Se llama Pablo y debe tener unos 16 ó 17 años. Es más o menos alto (en torno al 1,80 m), rubio y yo diría que hasta guapete (no soy precisamente un experto en decir esto sobre varones, no son mi especialidad precisamente). Va siempre con uno de esos uniformes de colegio pijo de ahora, pantalones marrones como de vestir pero sin serlo y polo blanco con el escudo del centro en el pecho, aunque Pablo le da su toque personal con una cazadora de marca surfera por encima, unas zapatillas de fútbol sala negras de Nike en los pies, cascos en las orejas y smartphone en las manos. Resumiendo, se trata del típico chaval de instituto con pinta de triunfador de la clase, uno de esos que todos hemos conocido (y sufrido), que se llevan a las chicas de calle y son los auténticos jefes del lugar.

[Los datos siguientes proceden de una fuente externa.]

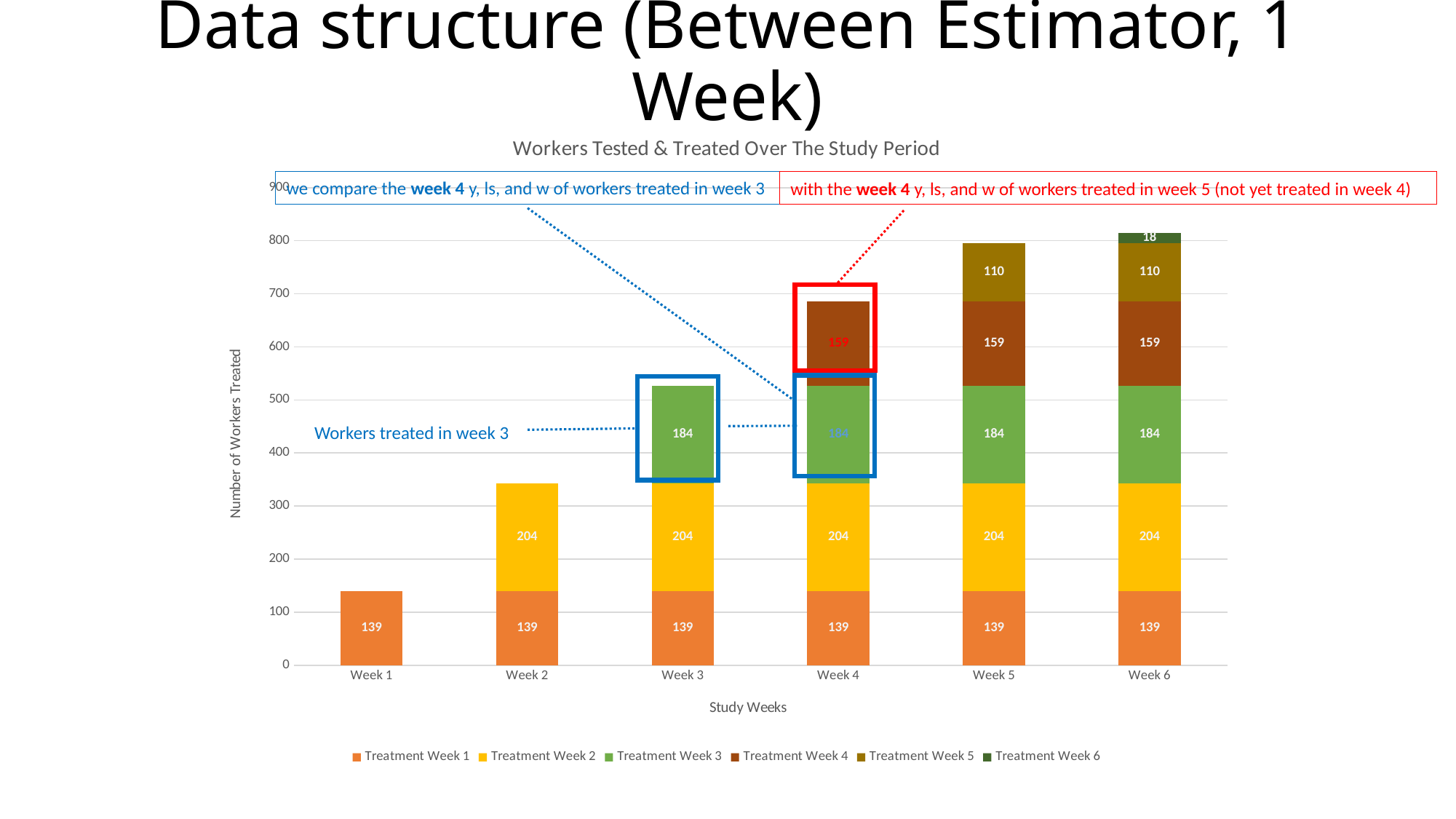
How many study weeks are shown on the x axis? 6 What type of chart is shown on the slide? Stacked bar chart What is the total of the stacked bar for Week 3? 527 What is the difference between the Treatment Week 2 segment and the Treatment Week 1 segment in the Week 2 bar? 65 What is the value of the Treatment Week 6 segment in the Week 6 bar? 18 What is the value of the Treatment Week 4 segment in the Week 5 bar? 159 Which study week has the lowest total number of workers treated? Week 1 What is the value of the Treatment Week 2 segment in the Week 4 bar? 204 What is the total of the stacked bar for Week 4? 686 What is the title of the chart? Workers Tested & Treated Over The Study Period How many series does the legend list? 6 Is the total for the Week 5 bar greater or less than 700? greater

Tristemente esos tipos suelen ser bastante chulitos, van muy sobrados ante cualquier cosa y tratan con displicencia a los que están por debajo de ellos (que generalmente son todos los que los rodean).
Aunque parezca sorprendente, Pablo no es así. Bueno, debería decir que se trata de alguien a quien conozco de vista porque coincido en el metro con él de lunes a viernes, con lo que se trata de un conocimiento somero y para nada profundo. Pero hay algo que he visto que hace habitualmente que me hace pensar que es un chaval majete. Resulta que, en el mismo trayecto mañanero, tanto Pablo como yo coincidimos con una serie de personas con cierto retraso mental (algunos jóvenes, otros ya mayores) que van a un colegio situado en el Norte de Madrid. Entre esas personas hay uno de ellos que casi siempre lleva algo de ropa relacionada con al Atlético de Madrid, el club del que es hincha ferviente quizá con la ilusión del niño que mentalmente es aunque físicamente dejara de serlo años atrás. Este simpático aficionado del Atleti cada vez que ve a Pablo se acerca, lo saluda como si fuera un amigo de siempre, charla con él animadamente e incluso le presenta a compañeros del colegio al que asiste...
Quizá es triste que me parezca un hecho fuera de lo normal, pero el que Pablo atienda al dicharachero rojiblanco con la mejor de las sonrisas, que se pare a atender a lo que dice, que le pregunte cosas y se interese por él, me parece un hecho enternecedor y digno de mención. Una anécdota para la esperanza.